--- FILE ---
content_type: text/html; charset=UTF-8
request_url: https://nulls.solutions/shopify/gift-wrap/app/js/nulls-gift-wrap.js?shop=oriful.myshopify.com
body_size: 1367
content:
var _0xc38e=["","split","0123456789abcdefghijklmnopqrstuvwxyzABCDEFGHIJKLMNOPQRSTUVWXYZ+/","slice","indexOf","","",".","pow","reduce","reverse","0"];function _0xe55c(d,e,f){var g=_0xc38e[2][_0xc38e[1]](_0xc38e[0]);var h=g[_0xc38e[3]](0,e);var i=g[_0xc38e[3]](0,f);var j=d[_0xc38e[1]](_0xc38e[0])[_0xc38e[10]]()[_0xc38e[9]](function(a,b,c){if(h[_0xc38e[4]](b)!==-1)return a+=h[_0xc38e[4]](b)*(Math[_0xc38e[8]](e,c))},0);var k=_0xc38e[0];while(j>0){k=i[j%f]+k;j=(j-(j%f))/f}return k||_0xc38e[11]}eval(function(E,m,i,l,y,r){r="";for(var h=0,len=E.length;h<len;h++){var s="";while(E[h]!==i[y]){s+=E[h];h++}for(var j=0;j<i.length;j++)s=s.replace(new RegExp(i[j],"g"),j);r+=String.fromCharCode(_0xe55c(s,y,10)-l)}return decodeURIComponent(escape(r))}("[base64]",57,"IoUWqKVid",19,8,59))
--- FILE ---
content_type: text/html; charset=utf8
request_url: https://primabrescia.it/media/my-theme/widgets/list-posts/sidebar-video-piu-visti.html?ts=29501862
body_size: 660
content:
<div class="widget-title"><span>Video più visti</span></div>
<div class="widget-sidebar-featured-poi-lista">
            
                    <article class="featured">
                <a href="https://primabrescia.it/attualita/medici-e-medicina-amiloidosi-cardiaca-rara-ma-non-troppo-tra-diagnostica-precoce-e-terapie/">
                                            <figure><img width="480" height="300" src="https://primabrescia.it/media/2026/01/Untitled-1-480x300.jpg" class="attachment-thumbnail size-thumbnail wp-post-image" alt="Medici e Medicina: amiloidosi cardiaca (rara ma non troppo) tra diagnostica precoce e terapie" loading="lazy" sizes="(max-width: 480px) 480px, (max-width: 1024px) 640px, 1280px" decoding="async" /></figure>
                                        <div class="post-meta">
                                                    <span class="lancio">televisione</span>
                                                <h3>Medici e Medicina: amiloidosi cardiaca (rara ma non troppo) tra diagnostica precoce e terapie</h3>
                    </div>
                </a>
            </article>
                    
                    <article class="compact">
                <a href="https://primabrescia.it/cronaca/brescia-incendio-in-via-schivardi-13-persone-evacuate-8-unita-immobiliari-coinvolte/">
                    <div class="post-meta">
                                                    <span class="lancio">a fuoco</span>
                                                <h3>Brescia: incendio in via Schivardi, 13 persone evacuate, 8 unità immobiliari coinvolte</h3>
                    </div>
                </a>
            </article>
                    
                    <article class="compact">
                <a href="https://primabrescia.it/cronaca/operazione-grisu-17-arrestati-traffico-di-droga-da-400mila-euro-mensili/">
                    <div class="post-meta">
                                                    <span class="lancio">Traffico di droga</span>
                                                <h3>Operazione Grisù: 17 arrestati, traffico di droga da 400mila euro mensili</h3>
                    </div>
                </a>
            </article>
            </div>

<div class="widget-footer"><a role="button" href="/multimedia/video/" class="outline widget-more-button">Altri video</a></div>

^^^^

* Task requirements
Once you have read the entries, reproduce each one exactly.

* Your response
--- FILE ---
content_type: text/html; charset=UTF-8
request_url: https://nulls.solutions/shopify/gift-wrap/app/js/nulls-gift-wrap.js?shop=oriful.myshopify.com
body_size: 1367
content:
var _0xc38e=["","split","0123456789abcdefghijklmnopqrstuvwxyzABCDEFGHIJKLMNOPQRSTUVWXYZ+/","slice","indexOf","","",".","pow","reduce","reverse","0"];function _0xe55c(d,e,f){var g=_0xc38e[2][_0xc38e[1]](_0xc38e[0]);var h=g[_0xc38e[3]](0,e);var i=g[_0xc38e[3]](0,f);var j=d[_0xc38e[1]](_0xc38e[0])[_0xc38e[10]]()[_0xc38e[9]](function(a,b,c){if(h[_0xc38e[4]](b)!==-1)return a+=h[_0xc38e[4]](b)*(Math[_0xc38e[8]](e,c))},0);var k=_0xc38e[0];while(j>0){k=i[j%f]+k;j=(j-(j%f))/f}return k||_0xc38e[11]}eval(function(E,m,i,l,y,r){r="";for(var h=0,len=E.length;h<len;h++){var s="";while(E[h]!==i[y]){s+=E[h];h++}for(var j=0;j<i.length;j++)s=s.replace(new RegExp(i[j],"g"),j);r+=String.fromCharCode(_0xe55c(s,y,10)-l)}return decodeURIComponent(escape(r))}("[base64]",57,"IoUWqKVid",19,8,59))
--- FILE ---
content_type: text/html; charset=utf8
request_url: https://primabrescia.it/media/my-theme/widgets/list-posts/sidebar-video-piu-visti.html?ts=29501862
body_size: 660
content:
<div class="widget-title"><span>Video più visti</span></div>
<div class="widget-sidebar-featured-poi-lista">
            
                    <article class="featured">
                <a href="https://primabrescia.it/attualita/medici-e-medicina-amiloidosi-cardiaca-rara-ma-non-troppo-tra-diagnostica-precoce-e-terapie/">
                                            <figure><img width="480" height="300" src="https://primabrescia.it/media/2026/01/Untitled-1-480x300.jpg" class="attachment-thumbnail size-thumbnail wp-post-image" alt="Medici e Medicina: amiloidosi cardiaca (rara ma non troppo) tra diagnostica precoce e terapie" loading="lazy" sizes="(max-width: 480px) 480px, (max-width: 1024px) 640px, 1280px" decoding="async" /></figure>
                                        <div class="post-meta">
                                                    <span class="lancio">televisione</span>
                                                <h3>Medici e Medicina: amiloidosi cardiaca (rara ma non troppo) tra diagnostica precoce e terapie</h3>
                    </div>
                </a>
            </article>
                    
                    <article class="compact">
                <a href="https://primabrescia.it/cronaca/brescia-incendio-in-via-schivardi-13-persone-evacuate-8-unita-immobiliari-coinvolte/">
                    <div class="post-meta">
                                                    <span class="lancio">a fuoco</span>
                                                <h3>Brescia: incendio in via Schivardi, 13 persone evacuate, 8 unità immobiliari coinvolte</h3>
                    </div>
                </a>
            </article>
                    
                    <article class="compact">
                <a href="https://primabrescia.it/cronaca/operazione-grisu-17-arrestati-traffico-di-droga-da-400mila-euro-mensili/">
                    <div class="post-meta">
                                                    <span class="lancio">Traffico di droga</span>
                                                <h3>Operazione Grisù: 17 arrestati, traffico di droga da 400mila euro mensili</h3>
                    </div>
                </a>
            </article>
            </div>

<div class="widget-footer"><a role="button" href="/multimedia/video/" class="outline widget-more-button">Altri video</a></div>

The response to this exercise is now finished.